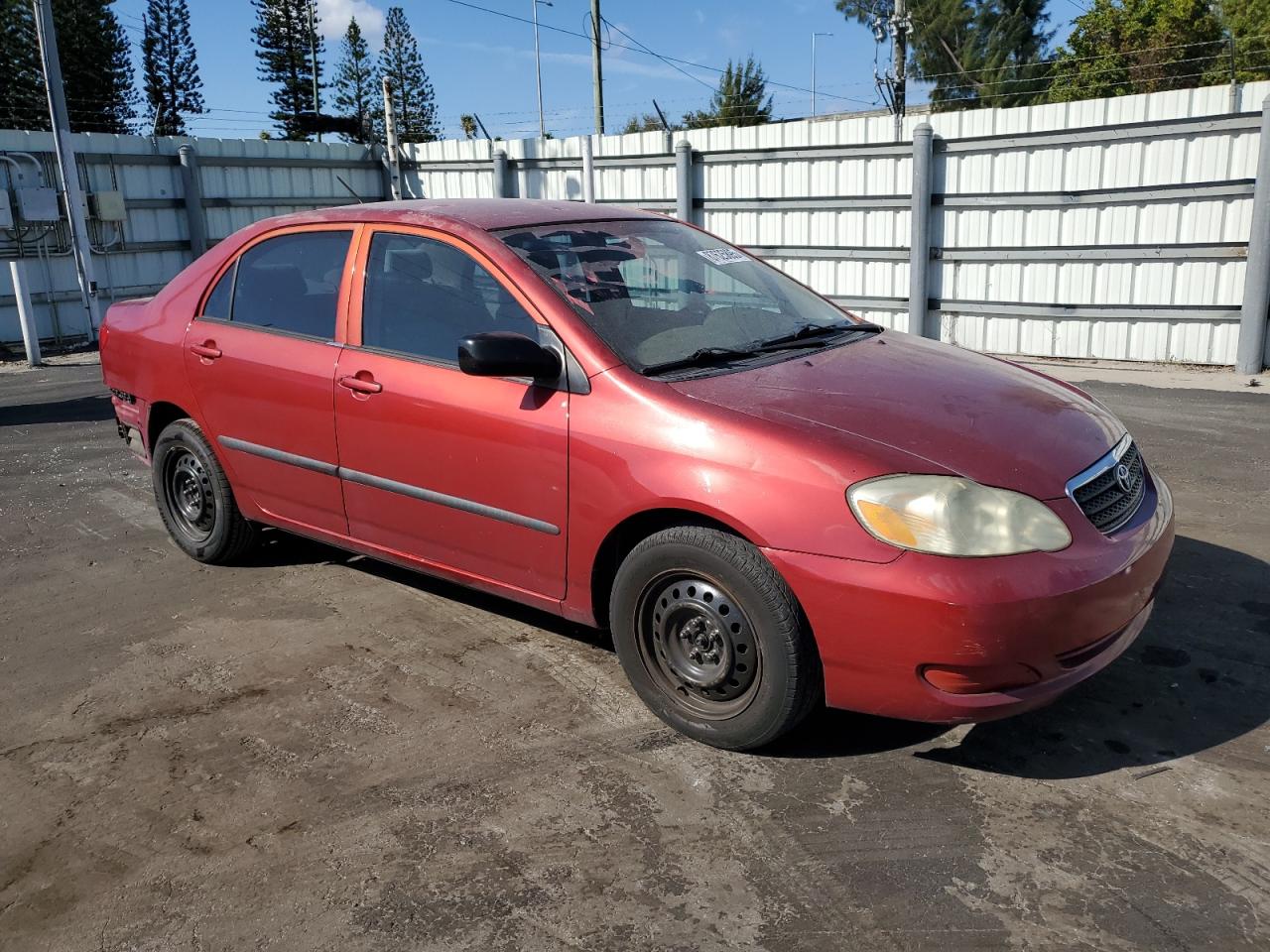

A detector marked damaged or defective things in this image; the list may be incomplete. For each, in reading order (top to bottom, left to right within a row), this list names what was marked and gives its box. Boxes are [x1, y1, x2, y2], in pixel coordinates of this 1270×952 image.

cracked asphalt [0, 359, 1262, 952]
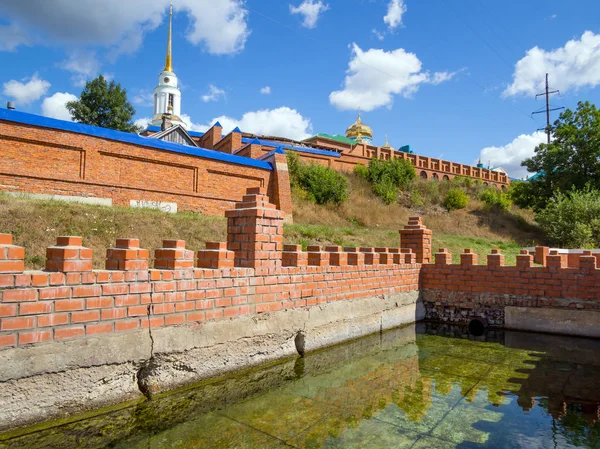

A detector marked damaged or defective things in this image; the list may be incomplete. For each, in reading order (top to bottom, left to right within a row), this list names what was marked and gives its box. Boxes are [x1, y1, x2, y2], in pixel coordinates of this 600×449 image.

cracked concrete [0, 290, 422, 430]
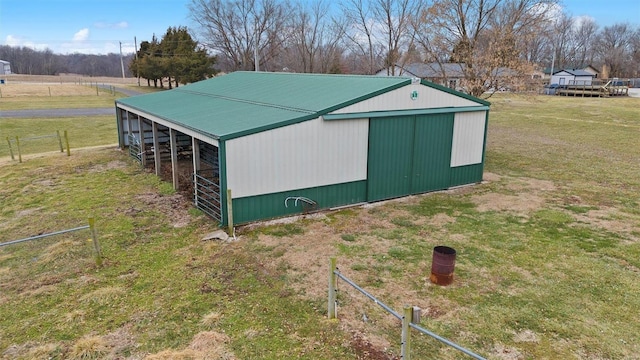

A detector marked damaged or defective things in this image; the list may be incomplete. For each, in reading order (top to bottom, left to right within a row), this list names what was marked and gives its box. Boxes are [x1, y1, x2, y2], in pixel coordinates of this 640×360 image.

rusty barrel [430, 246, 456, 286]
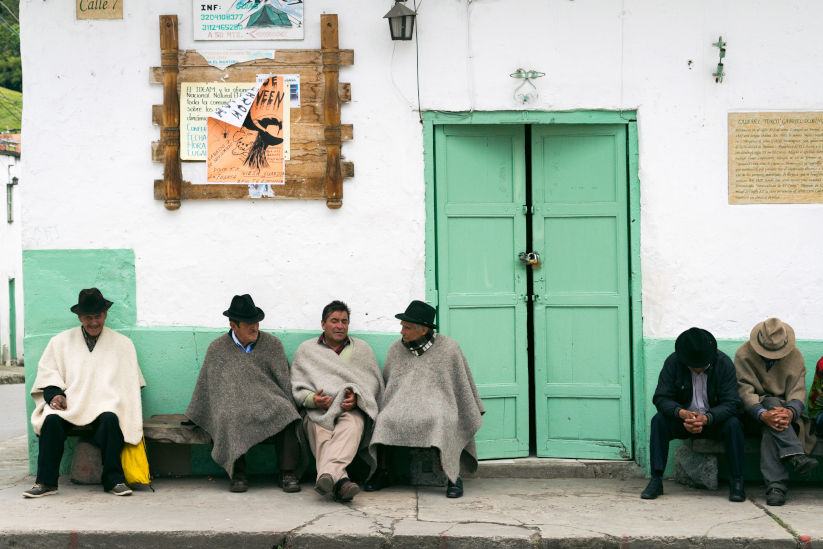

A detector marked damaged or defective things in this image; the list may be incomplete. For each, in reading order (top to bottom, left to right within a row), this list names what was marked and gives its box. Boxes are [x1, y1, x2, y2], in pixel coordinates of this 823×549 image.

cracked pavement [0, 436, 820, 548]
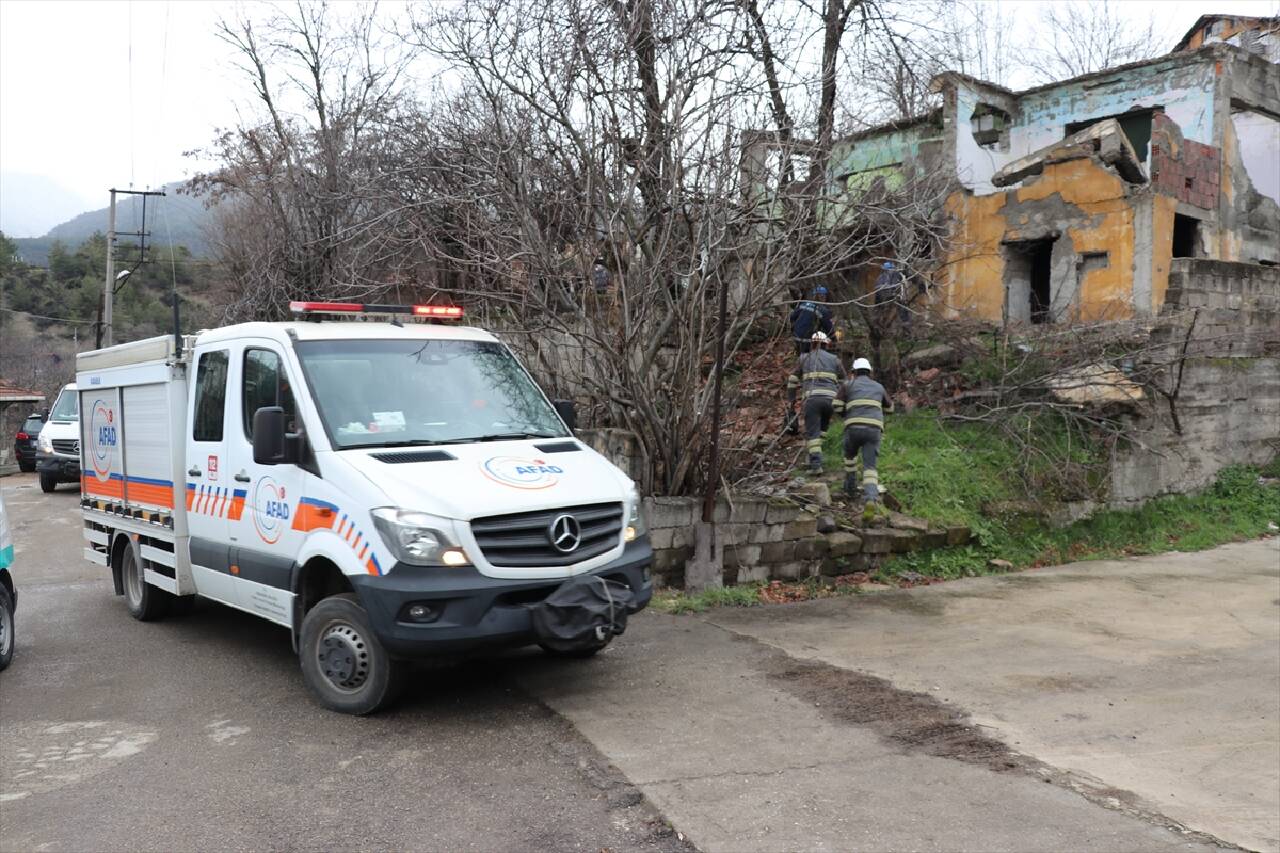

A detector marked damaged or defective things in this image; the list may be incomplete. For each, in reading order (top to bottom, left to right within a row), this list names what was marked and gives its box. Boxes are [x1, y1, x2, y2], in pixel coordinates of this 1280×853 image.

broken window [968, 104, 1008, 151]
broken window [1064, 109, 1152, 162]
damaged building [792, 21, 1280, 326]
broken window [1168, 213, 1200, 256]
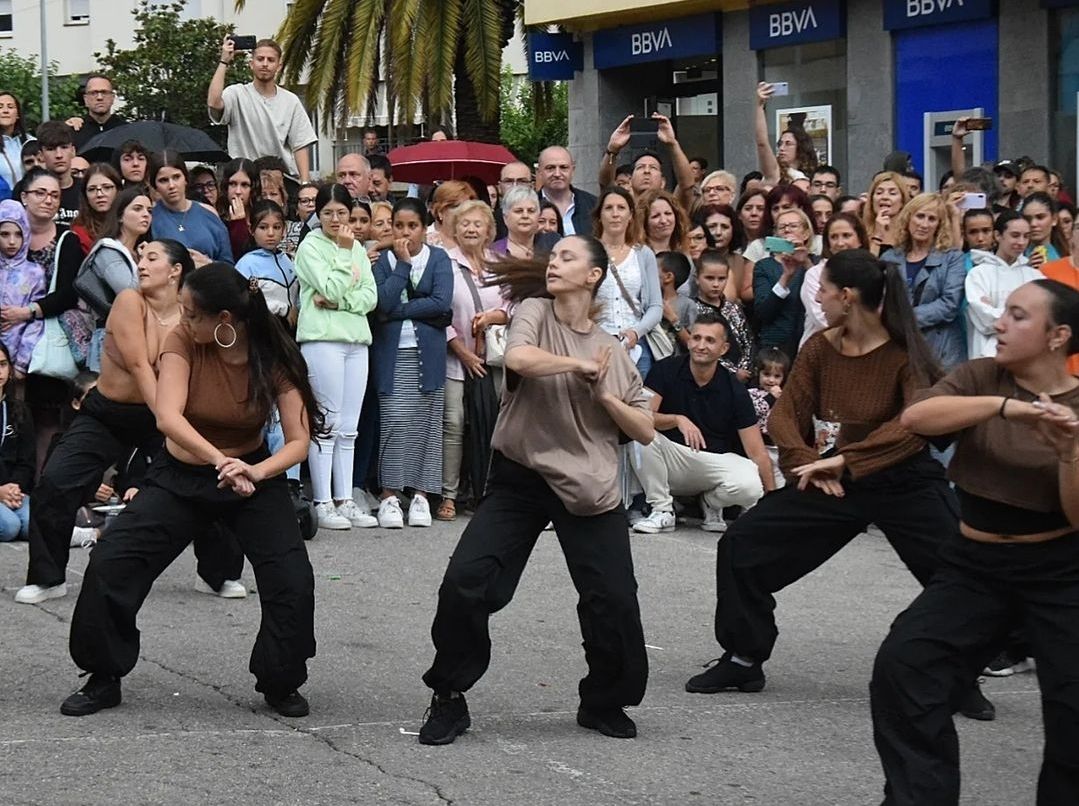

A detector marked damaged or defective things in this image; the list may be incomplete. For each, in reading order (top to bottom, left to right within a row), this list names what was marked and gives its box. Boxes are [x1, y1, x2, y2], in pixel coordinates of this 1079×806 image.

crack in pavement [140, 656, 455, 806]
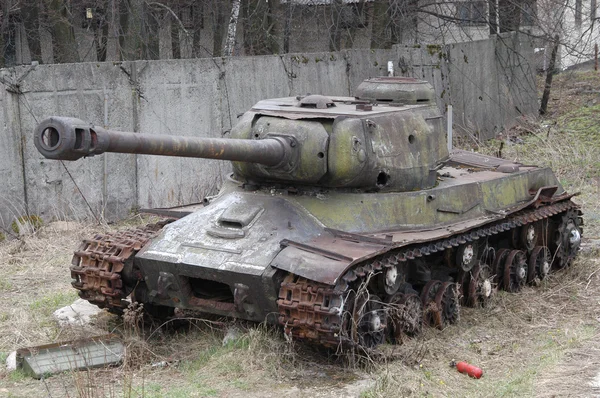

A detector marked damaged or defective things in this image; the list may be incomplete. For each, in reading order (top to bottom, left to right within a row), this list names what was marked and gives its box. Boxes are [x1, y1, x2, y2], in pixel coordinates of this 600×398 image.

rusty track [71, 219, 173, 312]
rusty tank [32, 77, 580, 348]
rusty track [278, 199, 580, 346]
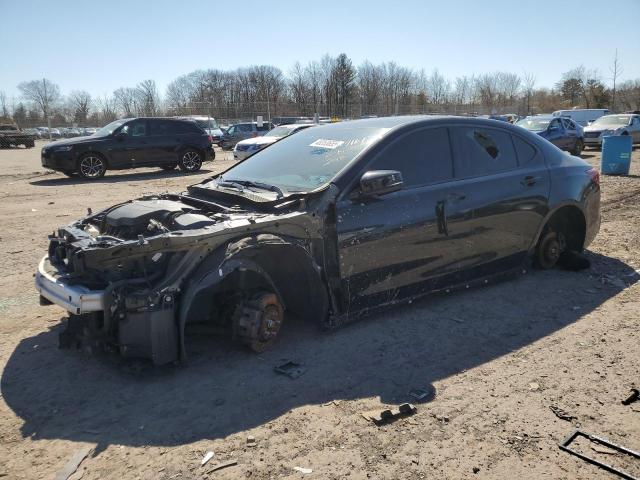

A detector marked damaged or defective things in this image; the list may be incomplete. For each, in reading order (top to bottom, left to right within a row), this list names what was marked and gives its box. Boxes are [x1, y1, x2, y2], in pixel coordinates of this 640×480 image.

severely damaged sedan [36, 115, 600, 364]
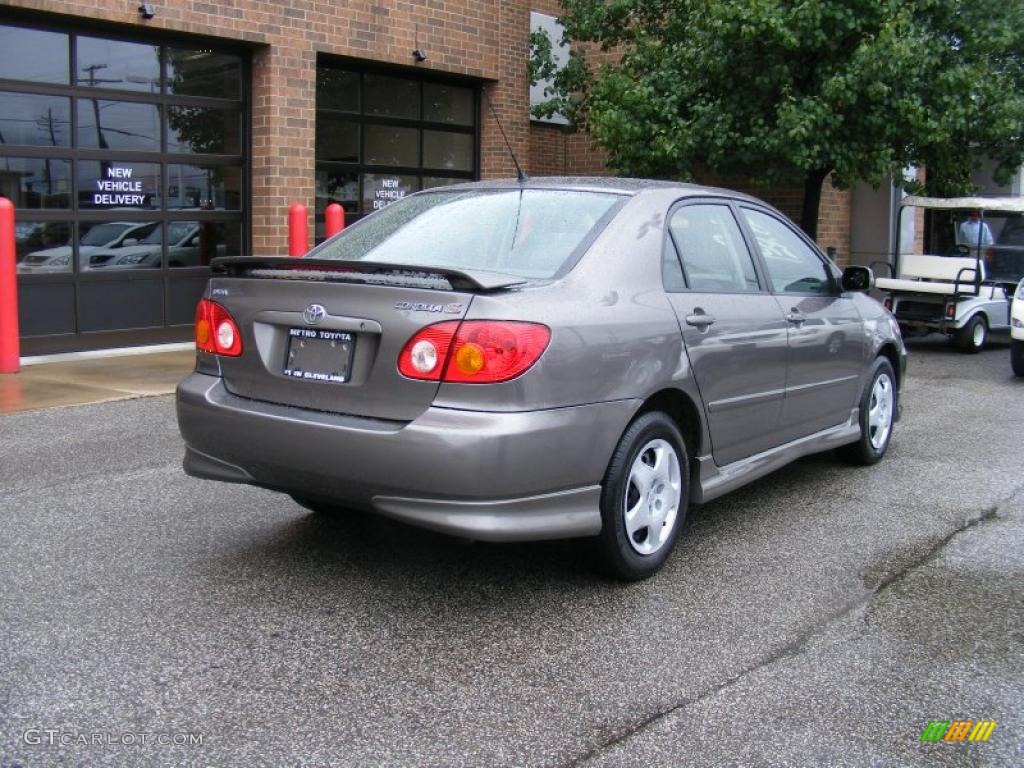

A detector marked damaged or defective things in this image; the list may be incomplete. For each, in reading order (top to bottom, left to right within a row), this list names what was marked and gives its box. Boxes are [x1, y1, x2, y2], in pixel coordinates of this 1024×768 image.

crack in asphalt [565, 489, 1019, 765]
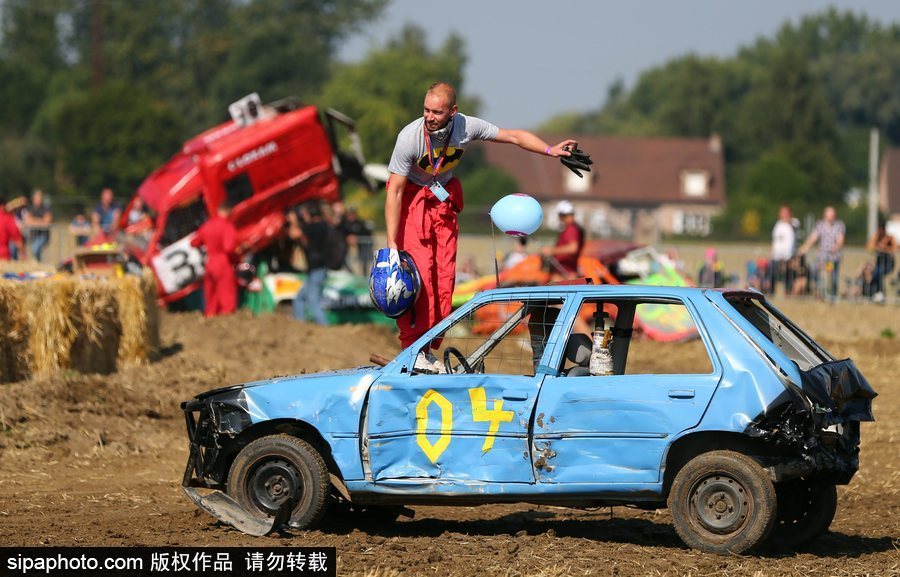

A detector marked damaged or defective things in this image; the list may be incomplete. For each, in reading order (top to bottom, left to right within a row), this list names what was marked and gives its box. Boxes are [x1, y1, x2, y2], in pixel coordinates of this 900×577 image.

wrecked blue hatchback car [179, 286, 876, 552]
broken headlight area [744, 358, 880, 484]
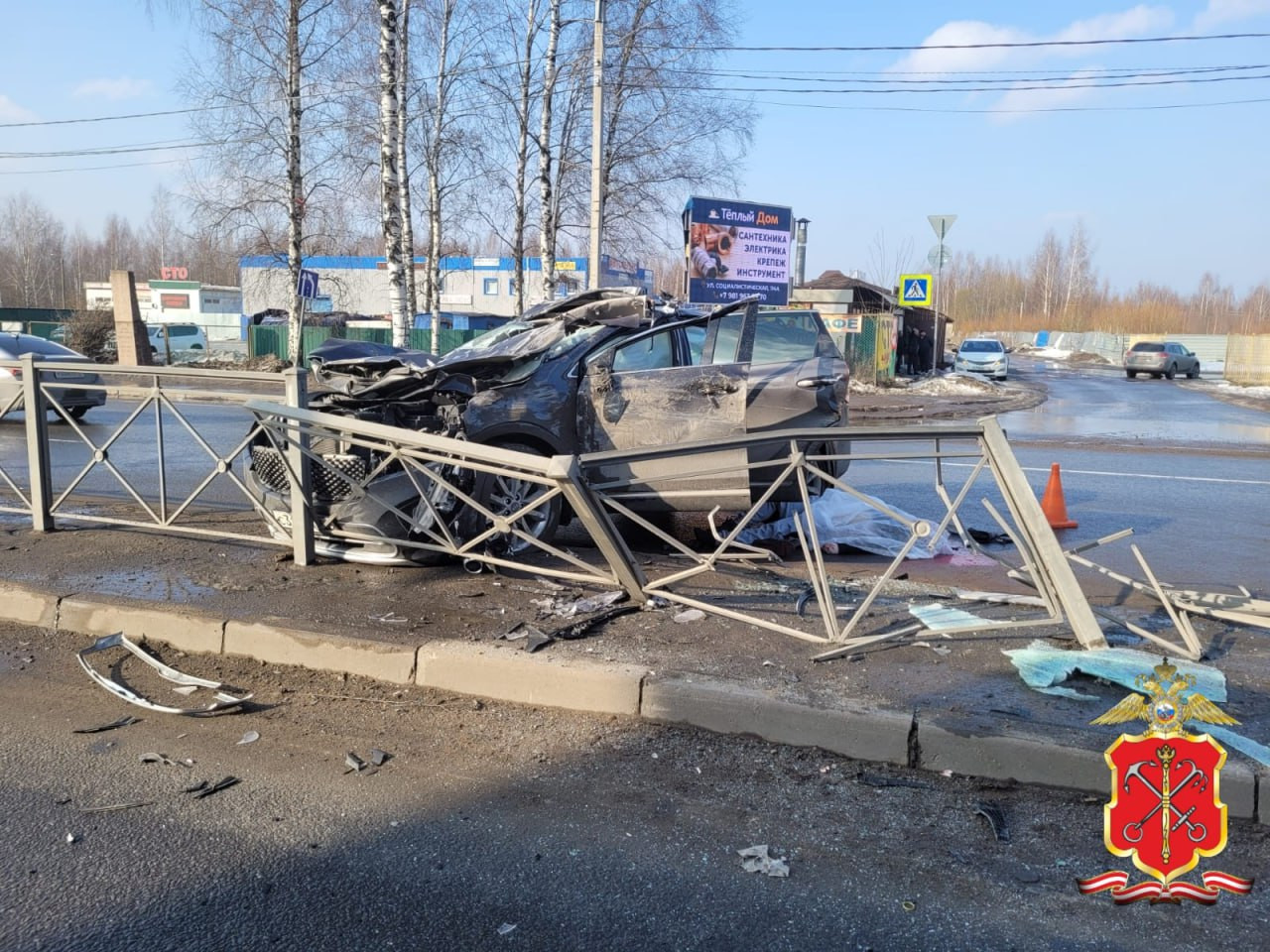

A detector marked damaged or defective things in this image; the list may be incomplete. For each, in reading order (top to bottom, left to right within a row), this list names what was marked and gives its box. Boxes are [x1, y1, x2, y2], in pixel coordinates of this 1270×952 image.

## Description of the task
If a record contains a picture, drop the picture and repeat the rest exactly.

## Result of this exercise
A detector marked damaged or defective things in this image; the list may be incomplete. For each, in reading order (top to bottom, left to right within a row), this list names what was marked and gives its box. Boxes are [x1, y1, x2, y2], in pixel coordinates of this 1270×952 image.

cracked asphalt [0, 359, 1262, 952]

A detector marked damaged or defective things in this image; the list may be incomplete. For each, in reading order (top to bottom, left to right within a row), this list names what was marked and gives its box. Boxes are [x1, y1, x2, y2], in pixel coordinates of this 600×449 image.

cracked concrete [0, 290, 422, 430]

A detector marked damaged or defective things in this image; the list may be incomplete. For each, in reading order (top to bottom, left to right within a row), this list names what was marked and gives its box. Boxes are [x1, y1, x2, y2], in pixel coordinates of this 640×360 image.

rusty barrel [430, 246, 456, 286]

A detector marked damaged or defective things in this image; the list may be incomplete. For each, in reading order (top to bottom, left to right within a row), this list names what was marked and gives its box. Boxes are [x1, y1, x2, y2], in pixel coordinates of this 823×549 image.

cracked pavement [0, 436, 820, 548]

A detector marked damaged or defective things in this image; the list may be incomplete. For each, in reading order (top to bottom, left to right within a row), this list names what was marked and gives its box. Boxes are [x1, y1, x2, y2], in pixel coordinates of this 1280×853 image.

broken window [968, 104, 1008, 151]
broken window [1064, 109, 1152, 162]
damaged building [792, 21, 1280, 326]
broken window [1168, 213, 1200, 256]

A detector marked damaged or defective things in this image; the list may be incomplete. For each, in reading order (top to bottom, left to right within a row), this list names what was marked and gives its box. Boxes are [x1, y1, x2, y2], in pixel coordinates of this 1079×806 image.

crack in pavement [140, 656, 455, 806]

A detector marked damaged or defective things in this image; the list may be incomplete. For each, in reading order (top to bottom, left to right within a row), this list names what was marked and gives its box. Boxes are [x1, y1, x2, y2], in pixel coordinates of this 600×398 image.

rusty track [71, 219, 173, 312]
rusty tank [32, 77, 580, 348]
rusty track [278, 199, 580, 346]

A detector marked damaged or defective things in this image; the list may be incomplete. For each, in reading order (top to bottom, left to right within a row), this list names what was marked and gives its box. Boxes are [x1, y1, x2, y2], in pixel coordinates of this 640×480 image.

severely damaged sedan [36, 115, 600, 364]

A detector marked damaged or defective things in this image; the list may be incomplete. For each, in reading order (top to bottom, left to right within a row), this list names what was marked and gives its box. Boxes are [x1, y1, x2, y2], in pixel coordinates of this 1024×768 image.

crack in asphalt [565, 489, 1019, 765]

A detector marked damaged or defective things in this image; the list may be incomplete. For each, in reading order (top to bottom, left to right within a row), this list names what was marked and gives its box. Boxes are [x1, y1, x2, y2], in pixel coordinates of this 900×577 image.

wrecked blue hatchback car [179, 286, 876, 552]
broken headlight area [744, 358, 880, 484]

A detector marked damaged or defective things in this image; the list may be incomplete. For each, in reading order (top to bottom, left to right within a row), this list names what was marked and gives its box. Boxes are [x1, y1, x2, y2], in pixel coordinates of this 1270×952 image.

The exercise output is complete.